Later, after being shown mercy by a priest, he reinvents himself with a new identity.
I was surprised that not only was the film a musical, but the dialogue was also sung. There wasn’t a single scene in the film that wasn’t put to music.
While there are some songs sung by a group, the singing is primarily done in the form of dramatic, emotional ballads accompanied by extreme close-ups. While all the performances were very well done, I felt that the amount of music was a bit excessive. The plot moved quickly, but the many solos kept the film from being fast-paced.
The film had an amazing cast, and many of the actors surprised me with their unexpected singing ability. Hugh Jackman played Valjean and Amanda Seyfried played Cosette, a young woman cared for by crooked innkeepers. The film also starred Anne Hathaway as Cosette’s mother, Fantine, Helena Bonham Carter as the thieving innkeeper’s wife, and Russell Crowe as Inspector Javert, who threatens to expose Valjean’s new life.

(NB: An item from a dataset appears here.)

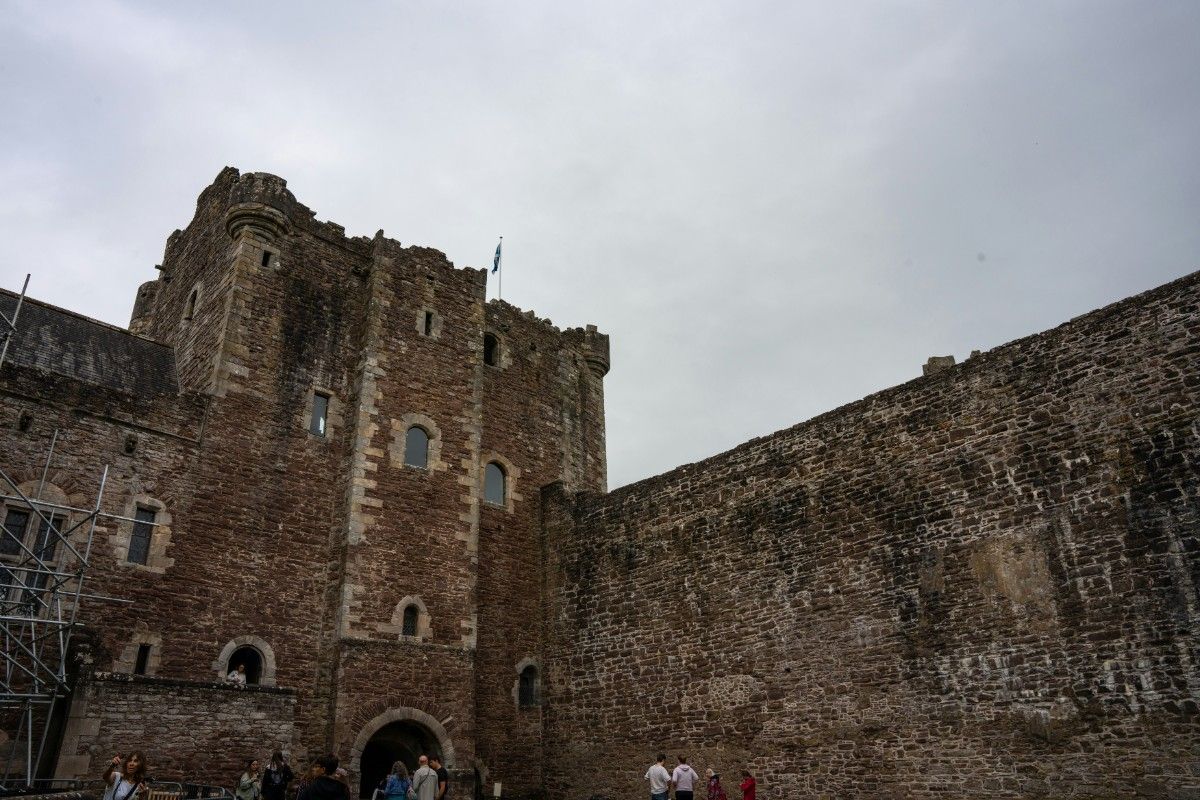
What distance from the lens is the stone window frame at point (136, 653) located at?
13423 mm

Les Misérables is a very heart-wrenching and tragic story with many of the characters facing great hardships. Luckily the swindling innkeeper and his wife provided some much appreciated comic relief throughout the film.
If you’re a fan of musicals, this film is not to be missed, and any true fan of the classic tale will greatly enjoy this latest adaptation. It was exceedingly well done, and won this year’s Golden Globe for Best Musical/Comedy Motion Picture. Both Jackman and Hathaway also won Golden Globes for their performances.